You are eternally mighty my Lord,…

Blessed are You, the reviver of the dead.

The second b’rachah of Shemoneh Esrei is called gevurot, mightiness, and t’chiyat hametim, the revivification of the dead.  In discussing the structure of the first b’rachah, we noted that there is a tripartite structure on the deepest level of creation acccording to Kabbalah.  On one side is Chochmah, wisdom, the flash of insight where we grasp the wholeness of life directly.  Then comes Binah, intellect, where the wholeness is analyzed into its parts; this level is characterized by boundaries, which channel the flow of wisdom.  When the two are combined we get Da’at, knowledge, a synthesis of the two which is more than both of them separately.

This structure, which we find internally in the first b’rachah, is repeated in the first three b’rachot.  In that sense, the first b’rachah corresponds to Chochmah and the second b’rachah corresponds to Binah.  The thrust of the b’rachah is that Gd sustains us all while we are alive, and will bring the dead back to life at some point in the Messianic future, healed of all our infirmities, physical and spiritual.  Ya’aros D’vash comments that we experience something of the revival of the dead when we do t’shuvah:

Gd’s acceptance of a sinner’s t’shuvah has some semblance to the revival of the dead, for the Gemara (Berachot 18b) calls  the wicked in their lifetime, dead.  Thus, by doing t’shuvah the sinner is revived from the dead.

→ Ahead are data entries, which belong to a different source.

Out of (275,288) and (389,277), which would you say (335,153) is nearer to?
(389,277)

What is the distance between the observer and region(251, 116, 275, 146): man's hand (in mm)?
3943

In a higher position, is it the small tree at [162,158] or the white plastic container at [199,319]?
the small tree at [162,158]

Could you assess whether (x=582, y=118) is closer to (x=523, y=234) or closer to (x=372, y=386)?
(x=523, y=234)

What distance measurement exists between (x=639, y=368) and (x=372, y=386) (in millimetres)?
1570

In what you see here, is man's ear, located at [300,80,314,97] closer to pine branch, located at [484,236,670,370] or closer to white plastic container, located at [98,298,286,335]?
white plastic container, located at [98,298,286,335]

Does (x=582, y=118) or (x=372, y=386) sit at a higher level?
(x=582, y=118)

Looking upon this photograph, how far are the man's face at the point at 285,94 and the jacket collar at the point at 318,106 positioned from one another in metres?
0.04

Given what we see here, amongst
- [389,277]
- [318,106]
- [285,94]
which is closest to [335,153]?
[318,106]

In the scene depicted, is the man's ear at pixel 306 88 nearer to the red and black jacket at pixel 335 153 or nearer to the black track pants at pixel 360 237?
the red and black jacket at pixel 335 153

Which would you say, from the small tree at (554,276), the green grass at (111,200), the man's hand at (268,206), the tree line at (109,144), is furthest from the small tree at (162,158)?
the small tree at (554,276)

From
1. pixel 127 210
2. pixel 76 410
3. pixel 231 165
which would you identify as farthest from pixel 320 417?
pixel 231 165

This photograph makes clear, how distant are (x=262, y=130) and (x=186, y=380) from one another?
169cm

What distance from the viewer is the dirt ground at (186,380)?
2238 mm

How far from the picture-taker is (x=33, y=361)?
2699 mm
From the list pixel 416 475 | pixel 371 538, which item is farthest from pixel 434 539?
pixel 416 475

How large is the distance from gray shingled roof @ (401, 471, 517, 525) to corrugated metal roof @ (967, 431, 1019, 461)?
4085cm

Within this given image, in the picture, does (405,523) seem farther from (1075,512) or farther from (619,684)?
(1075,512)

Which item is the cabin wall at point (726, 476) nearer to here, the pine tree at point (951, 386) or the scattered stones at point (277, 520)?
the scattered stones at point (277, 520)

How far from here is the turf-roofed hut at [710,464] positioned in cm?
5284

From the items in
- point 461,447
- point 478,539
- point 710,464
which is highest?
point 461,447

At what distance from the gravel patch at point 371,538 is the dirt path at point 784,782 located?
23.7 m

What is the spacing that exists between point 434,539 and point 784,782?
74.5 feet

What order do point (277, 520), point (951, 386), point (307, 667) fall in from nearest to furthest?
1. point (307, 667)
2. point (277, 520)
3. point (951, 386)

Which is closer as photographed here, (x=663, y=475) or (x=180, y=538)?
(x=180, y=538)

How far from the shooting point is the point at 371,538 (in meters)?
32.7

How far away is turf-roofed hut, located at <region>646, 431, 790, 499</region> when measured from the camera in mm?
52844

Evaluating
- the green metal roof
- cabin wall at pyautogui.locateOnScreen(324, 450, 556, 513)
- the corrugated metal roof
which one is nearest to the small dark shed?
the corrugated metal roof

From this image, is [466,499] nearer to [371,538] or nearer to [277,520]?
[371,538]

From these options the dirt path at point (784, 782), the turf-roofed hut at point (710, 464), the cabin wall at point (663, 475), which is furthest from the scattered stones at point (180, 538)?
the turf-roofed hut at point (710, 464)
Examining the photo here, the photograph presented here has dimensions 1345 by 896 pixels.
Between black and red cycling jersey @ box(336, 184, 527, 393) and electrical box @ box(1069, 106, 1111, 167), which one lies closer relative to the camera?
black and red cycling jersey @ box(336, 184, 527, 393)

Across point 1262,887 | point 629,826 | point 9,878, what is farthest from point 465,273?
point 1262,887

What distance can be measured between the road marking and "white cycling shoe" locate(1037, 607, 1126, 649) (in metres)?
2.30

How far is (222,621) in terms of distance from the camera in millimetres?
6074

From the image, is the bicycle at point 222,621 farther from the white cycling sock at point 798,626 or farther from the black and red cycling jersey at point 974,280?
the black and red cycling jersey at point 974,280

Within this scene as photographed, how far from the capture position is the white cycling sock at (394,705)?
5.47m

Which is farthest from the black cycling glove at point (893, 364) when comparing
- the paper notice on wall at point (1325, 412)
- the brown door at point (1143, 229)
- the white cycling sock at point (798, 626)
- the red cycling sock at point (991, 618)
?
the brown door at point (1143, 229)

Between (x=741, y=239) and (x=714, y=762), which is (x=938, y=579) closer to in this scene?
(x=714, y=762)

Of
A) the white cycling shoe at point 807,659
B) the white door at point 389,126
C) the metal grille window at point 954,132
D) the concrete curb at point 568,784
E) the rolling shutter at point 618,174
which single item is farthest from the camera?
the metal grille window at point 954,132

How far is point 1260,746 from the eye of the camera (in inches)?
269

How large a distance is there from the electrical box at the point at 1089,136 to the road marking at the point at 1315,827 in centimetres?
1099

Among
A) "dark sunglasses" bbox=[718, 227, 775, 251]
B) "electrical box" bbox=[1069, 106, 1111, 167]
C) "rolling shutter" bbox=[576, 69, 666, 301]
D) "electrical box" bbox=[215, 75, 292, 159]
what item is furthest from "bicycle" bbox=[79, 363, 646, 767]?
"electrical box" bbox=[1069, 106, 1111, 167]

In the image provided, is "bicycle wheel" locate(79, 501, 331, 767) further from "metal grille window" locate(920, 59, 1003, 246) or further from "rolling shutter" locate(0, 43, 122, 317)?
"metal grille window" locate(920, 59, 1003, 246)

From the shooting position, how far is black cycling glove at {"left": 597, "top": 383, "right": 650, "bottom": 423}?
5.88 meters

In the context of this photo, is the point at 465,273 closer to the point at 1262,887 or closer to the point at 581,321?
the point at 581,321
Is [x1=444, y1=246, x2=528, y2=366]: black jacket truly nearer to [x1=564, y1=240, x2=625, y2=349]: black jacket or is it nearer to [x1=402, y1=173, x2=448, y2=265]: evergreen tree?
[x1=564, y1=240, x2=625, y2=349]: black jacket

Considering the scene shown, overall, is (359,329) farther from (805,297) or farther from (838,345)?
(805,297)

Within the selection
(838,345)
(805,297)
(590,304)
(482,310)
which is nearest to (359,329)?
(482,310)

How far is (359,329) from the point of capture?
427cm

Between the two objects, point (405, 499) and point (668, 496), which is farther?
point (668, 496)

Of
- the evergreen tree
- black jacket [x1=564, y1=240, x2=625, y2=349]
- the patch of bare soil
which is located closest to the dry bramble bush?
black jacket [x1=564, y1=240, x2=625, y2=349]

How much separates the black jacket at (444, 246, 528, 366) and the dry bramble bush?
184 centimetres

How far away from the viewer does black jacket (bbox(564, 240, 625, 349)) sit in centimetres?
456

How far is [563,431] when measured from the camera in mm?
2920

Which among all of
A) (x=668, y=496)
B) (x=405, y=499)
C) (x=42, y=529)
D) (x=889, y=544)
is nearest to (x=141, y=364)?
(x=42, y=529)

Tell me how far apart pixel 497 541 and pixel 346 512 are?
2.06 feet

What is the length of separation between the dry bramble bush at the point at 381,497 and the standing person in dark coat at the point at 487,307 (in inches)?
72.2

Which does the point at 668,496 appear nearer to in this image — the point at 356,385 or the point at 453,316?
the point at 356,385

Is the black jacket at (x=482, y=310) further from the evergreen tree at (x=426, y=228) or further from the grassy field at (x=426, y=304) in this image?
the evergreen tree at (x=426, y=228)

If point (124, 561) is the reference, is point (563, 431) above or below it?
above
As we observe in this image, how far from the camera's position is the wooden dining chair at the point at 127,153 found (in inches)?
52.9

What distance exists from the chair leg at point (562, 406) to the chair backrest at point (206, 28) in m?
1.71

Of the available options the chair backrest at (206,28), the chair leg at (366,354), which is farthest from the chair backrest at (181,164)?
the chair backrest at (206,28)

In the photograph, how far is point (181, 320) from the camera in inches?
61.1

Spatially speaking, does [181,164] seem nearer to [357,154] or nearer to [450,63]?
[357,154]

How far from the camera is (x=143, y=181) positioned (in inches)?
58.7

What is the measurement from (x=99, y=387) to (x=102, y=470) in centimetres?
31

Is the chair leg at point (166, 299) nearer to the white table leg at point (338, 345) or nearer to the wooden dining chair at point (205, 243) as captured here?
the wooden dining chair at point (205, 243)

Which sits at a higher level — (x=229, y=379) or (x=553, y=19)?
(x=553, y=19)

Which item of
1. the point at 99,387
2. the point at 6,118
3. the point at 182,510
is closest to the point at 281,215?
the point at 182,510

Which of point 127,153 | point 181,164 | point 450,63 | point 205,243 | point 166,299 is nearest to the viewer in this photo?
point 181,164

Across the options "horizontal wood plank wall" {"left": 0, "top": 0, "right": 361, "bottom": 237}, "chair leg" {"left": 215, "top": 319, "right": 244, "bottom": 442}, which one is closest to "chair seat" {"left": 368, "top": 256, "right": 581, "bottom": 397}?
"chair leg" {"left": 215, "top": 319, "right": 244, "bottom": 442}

The Shemoneh Esrei begins with, as it were, a revelation of Gd in His greatness, and continues in our b’rachah giving form (boundaries) to that greatness, allowing Gd’s transcendental nature to express itself in all the levels of creation.  If Gd is Life, then the creation, which from its own point of view is separate from Gd, is the realm of death.  We experience this as the incessant change of the forms and phenomena of our world – the old form dies and a new one takes its place.  Our b’rachah tells us never to give up hope – even through all the changes and all the death and destruction, Gd is with us, picking us up when we fall down, bringing us back to the infinite life whence we originated.